President Obama’s “Task Force on 21st Century Policing” released its recommendations March 2, many of which highlighted the unique problems faced by people with disabilities in interactions with law enforcement.

“Many excellent and specific suggestions emerged from these listening sessions on all facets of policing in the 21st century, but many questions arose as well,” the task force, created in response to the Michael Brown and Eric Garner protests, wrote in the report’s introduction. “Paramount among them was how to bring unity of purpose and consensus on best practices to a nation with 18,000 separate law enforcement agencies and a strong history of a preference for local control of local issues.

“It became very clear that it is time for a comprehensive and multifaceted examination of all the interrelated parts of the criminal justice system and a focused investigation into how poverty, lack of education, mental health, and other social conditions cause or intersect with criminal behavior.”

The report includes 59 specific recommendations, tackling everything from officers’ use-of-force policies, to public oversight, to community policing techniques.

Among these recommendations, the task force called on law enforcement to adopt and enforce policies eliminating profiling and discrimination based on disability.
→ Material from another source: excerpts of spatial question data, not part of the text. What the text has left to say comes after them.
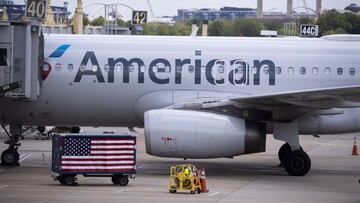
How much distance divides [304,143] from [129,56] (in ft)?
50.7

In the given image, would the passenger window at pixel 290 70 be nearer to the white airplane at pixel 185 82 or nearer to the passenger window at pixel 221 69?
the white airplane at pixel 185 82

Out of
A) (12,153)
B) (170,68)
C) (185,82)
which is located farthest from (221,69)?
(12,153)

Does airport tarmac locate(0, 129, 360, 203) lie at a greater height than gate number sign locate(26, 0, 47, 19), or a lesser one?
lesser

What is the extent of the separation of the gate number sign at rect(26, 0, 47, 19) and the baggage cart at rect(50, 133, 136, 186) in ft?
14.0

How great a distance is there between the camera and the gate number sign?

Special emphasis was placed on the importance of deescalating potentially dangerous situations.

“Paramount among the policies of law enforcement organizations are those controlling use of force,” the report stated. “Not only should there be policies for deadly and non-deadly uses of force but a clearly stated ‘sanctity of life’ philosophy should be at the forefront of every officer’s mind.”

In addition, the report called on police agencies to “adopt the use of new technologies to help them better serve people with disabilities.”

In regard to policing in schools, the report recommended that law enforcement officials work with educators to expand alternatives to student suspensions and expulsions, by reducing the use of zero tolerance policies and other such harsh measures. Studies have shown that students with disabilities are overwhelmingly more likely to be subject to such penalties than their peers.

President Obama created the task force in an executive order signed December 18, 2014. The report was assembled over 90 days, with the support of seven listening sessions around the country, as well as meeting with a variety of other interested parties.

“When any part of the American family does not feel like it is being treated fairly, that’s a problem for all of us,” President Obama said at the signing ceremony.“ It’s not just a problem for some. It’s not just a problem for a particular community or a particular demographic. It means that we are not as strong as a country as we can be. And when applied to the criminal justice system, it means we’re not as effective in fighting crime as we could be.”